Il grado di utilizzo degli impianti crolla al 62,5% (per Treviso) e al 65,4% per Belluno: in entrambe le province perde quasi 10 punti rispetto al trimestre precedente e si assottiglia visibilmente l’intervallo di confidenza (il che significa che quasi tutte le imprese versano nella stessa situazione). Anche in questo caso bisogna risalire al 2009 per trovare cadute analoghe dell’indicatore.

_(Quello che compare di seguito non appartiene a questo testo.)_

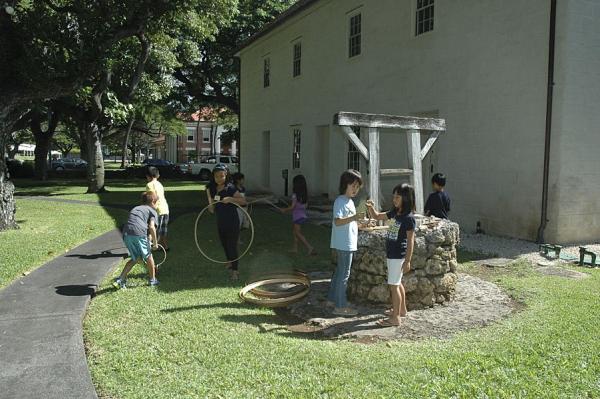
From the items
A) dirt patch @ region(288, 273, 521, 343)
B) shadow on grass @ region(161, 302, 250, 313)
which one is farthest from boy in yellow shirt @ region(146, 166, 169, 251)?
dirt patch @ region(288, 273, 521, 343)

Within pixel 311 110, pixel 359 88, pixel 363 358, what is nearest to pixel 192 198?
pixel 311 110

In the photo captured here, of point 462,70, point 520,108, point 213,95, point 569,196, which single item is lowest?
point 569,196

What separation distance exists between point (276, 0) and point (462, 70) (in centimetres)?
2008

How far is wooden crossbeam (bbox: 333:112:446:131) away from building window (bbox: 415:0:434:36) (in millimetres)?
6467

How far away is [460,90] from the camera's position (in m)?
11.3

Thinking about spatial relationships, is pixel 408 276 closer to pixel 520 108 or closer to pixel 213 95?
pixel 520 108

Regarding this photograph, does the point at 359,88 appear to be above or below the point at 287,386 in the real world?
above

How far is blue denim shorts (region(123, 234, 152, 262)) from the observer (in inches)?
255

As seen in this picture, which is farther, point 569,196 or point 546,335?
point 569,196

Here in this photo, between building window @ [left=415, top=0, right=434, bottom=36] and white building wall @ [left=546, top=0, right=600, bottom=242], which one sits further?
building window @ [left=415, top=0, right=434, bottom=36]

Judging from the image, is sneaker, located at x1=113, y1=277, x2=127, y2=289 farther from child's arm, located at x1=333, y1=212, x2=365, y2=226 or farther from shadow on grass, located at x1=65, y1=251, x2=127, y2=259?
child's arm, located at x1=333, y1=212, x2=365, y2=226

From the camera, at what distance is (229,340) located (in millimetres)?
4723

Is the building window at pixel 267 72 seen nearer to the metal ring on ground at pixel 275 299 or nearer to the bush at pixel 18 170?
the metal ring on ground at pixel 275 299

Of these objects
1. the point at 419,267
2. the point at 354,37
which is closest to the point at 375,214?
the point at 419,267
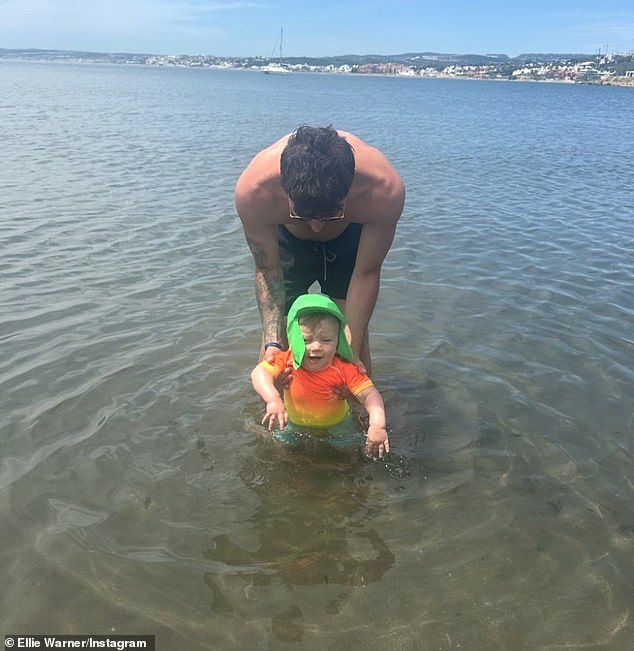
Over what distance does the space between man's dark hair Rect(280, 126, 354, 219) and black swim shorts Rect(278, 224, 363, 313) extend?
3.37 ft

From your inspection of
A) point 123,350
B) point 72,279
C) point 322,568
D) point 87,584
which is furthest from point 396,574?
point 72,279

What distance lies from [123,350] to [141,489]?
2263 mm

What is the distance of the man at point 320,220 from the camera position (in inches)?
128

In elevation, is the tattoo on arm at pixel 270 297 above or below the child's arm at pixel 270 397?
above

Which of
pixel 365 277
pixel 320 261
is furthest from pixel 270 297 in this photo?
pixel 365 277

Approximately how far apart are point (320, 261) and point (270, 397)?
1266 mm

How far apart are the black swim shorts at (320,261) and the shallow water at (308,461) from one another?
3.83 ft

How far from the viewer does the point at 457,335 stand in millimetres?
6637

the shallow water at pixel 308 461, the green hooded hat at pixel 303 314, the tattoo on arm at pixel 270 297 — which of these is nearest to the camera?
the shallow water at pixel 308 461

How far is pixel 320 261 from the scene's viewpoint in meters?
4.56

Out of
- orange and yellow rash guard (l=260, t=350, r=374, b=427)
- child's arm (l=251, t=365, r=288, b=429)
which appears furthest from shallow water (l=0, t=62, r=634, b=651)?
child's arm (l=251, t=365, r=288, b=429)

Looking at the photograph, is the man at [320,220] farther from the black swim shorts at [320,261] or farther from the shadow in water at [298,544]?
the shadow in water at [298,544]

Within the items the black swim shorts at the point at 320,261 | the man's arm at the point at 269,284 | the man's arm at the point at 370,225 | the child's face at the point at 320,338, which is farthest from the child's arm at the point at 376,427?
the black swim shorts at the point at 320,261

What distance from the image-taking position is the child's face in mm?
3893
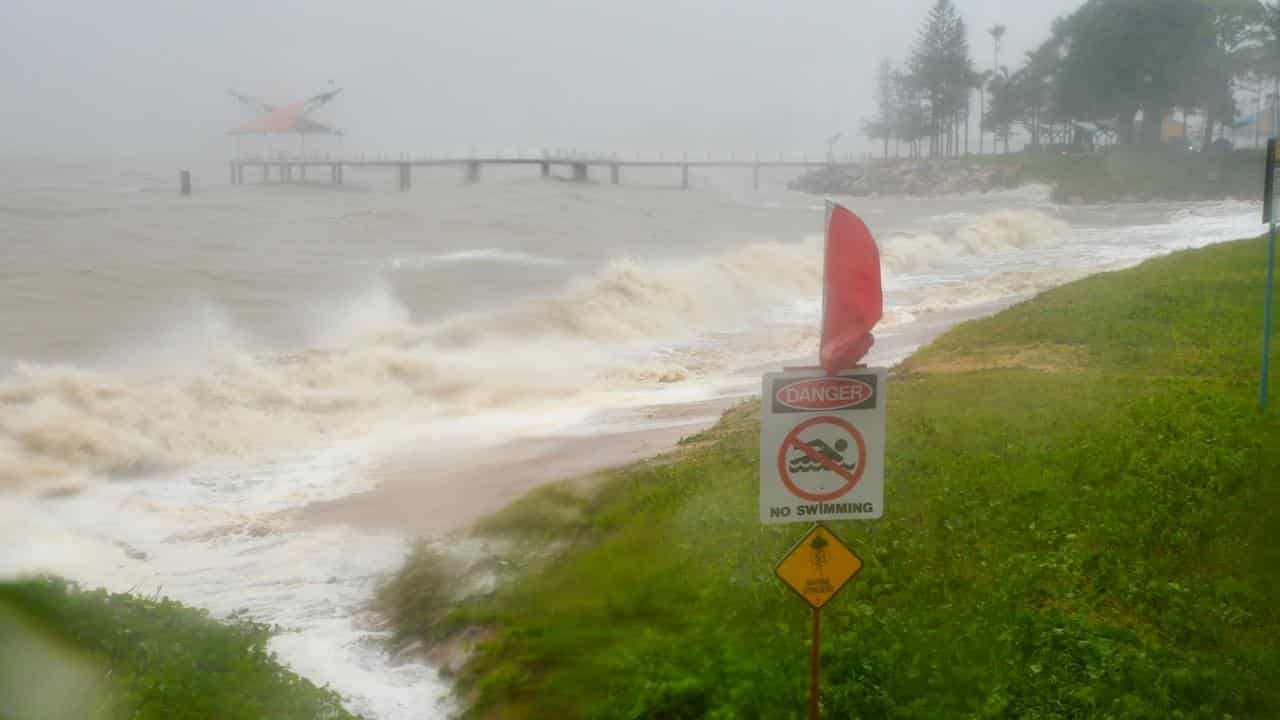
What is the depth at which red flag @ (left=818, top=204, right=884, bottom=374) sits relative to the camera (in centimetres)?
541

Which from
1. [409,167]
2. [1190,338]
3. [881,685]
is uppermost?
[409,167]

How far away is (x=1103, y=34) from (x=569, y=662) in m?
68.5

I dati sul fatturato confermano il quadro (e forse lo connotano in termini ancor più gravi). La caduta congiunturale è del -10,3% a Treviso (-15,5% per le sospese), del -11,3 a Belluno (con in negativo anche le “non sospese”); del -8,6% in Veneto (-12% le sospese; -3% le non sospese). Le variazioni tendenziali vanno a ricalco, come per la produzione (così si muovono quando è netta e rapida la discontinuità con il passato). Non fa testo la variazione tendenziale molto positiva di Belluno, generata da un sub-insieme di sole 20 imprese, non statisticamente significativo.

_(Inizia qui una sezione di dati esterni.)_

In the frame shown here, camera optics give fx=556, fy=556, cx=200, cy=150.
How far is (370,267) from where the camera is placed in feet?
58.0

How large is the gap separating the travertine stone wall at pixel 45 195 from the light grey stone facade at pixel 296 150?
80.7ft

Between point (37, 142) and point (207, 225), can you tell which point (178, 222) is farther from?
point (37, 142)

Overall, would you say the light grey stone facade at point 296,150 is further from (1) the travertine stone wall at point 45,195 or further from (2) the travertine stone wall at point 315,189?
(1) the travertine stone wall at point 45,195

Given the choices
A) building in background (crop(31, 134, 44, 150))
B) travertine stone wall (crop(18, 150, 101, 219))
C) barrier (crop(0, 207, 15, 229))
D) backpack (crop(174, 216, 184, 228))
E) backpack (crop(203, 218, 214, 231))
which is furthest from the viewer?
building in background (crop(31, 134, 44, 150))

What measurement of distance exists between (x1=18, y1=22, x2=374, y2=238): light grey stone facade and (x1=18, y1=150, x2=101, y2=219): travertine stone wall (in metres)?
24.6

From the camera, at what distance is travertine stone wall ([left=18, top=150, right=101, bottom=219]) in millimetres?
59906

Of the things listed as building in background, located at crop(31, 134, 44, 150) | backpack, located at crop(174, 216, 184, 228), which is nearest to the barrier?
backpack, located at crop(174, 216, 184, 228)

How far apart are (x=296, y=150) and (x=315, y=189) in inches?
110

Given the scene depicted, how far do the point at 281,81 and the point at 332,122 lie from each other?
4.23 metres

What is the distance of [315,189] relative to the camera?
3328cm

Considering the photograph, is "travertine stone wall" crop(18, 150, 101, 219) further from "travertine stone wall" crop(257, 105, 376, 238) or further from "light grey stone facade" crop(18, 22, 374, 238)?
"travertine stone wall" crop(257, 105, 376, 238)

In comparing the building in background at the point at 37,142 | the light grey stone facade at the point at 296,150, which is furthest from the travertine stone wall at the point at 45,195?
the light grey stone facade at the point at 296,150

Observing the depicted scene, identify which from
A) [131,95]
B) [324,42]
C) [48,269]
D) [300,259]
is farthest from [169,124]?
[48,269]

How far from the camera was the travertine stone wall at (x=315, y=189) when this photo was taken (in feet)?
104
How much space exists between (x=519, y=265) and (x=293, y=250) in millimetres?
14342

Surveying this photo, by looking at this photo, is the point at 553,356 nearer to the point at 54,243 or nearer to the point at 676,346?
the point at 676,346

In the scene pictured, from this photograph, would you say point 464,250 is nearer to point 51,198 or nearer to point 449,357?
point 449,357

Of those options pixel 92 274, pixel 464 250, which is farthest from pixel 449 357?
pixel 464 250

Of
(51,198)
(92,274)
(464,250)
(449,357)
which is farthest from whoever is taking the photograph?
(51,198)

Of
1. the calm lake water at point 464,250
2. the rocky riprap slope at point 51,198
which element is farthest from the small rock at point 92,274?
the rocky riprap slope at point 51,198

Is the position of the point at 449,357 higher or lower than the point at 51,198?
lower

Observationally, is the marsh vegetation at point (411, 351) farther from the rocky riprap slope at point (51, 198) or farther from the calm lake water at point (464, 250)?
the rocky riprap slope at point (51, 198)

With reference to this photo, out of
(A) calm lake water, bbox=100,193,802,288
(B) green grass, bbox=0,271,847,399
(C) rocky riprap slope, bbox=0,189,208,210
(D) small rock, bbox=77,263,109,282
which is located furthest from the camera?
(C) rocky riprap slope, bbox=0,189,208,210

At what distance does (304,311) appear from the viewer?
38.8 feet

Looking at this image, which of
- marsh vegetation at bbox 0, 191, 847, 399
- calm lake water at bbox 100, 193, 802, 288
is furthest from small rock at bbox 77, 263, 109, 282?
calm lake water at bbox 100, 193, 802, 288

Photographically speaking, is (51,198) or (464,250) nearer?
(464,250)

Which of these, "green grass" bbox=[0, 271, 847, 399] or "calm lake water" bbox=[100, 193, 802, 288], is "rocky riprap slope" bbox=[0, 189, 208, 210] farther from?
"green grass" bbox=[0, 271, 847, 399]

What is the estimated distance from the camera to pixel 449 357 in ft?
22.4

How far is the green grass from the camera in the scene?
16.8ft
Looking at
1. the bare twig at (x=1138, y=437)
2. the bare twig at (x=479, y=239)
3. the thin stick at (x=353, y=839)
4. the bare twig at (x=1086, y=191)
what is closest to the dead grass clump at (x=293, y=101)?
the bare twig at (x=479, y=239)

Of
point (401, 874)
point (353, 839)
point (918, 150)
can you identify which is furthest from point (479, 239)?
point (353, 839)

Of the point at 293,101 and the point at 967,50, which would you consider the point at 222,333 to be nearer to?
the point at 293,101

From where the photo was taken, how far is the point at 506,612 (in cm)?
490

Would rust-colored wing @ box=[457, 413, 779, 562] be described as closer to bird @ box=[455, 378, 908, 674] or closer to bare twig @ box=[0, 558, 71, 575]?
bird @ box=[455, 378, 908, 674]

Più differenziata la situazione relativa alla raccolta degli ordinativi. La provincia di Belluno, grazie probabilmente alla proiezione all’estero dell’occhialeria, riesce a registrare un incremento degli ordinativi: del +2,6% su base trimestrale e del +0,9% su base tendenziale annua (incremento che interessa anche le “sospese”). A Treviso invece, in linea con il dato regionale, la raccolta ordini è in forte flessione sia su base trimestrale (-8,2%) che su base tendenziale annua (-7,1%), salvo un minimo di tenuta per le “non sospese” (+1,1%). A pesare molto è la caduta degli ordini dal mercato interno (quasi nell’ordine del -10% a Treviso, ma anche in Veneto). In contrazione però anche la raccolta ordini dall’estero, particolarmente significativa per Treviso su base trimestrale (-5,6%).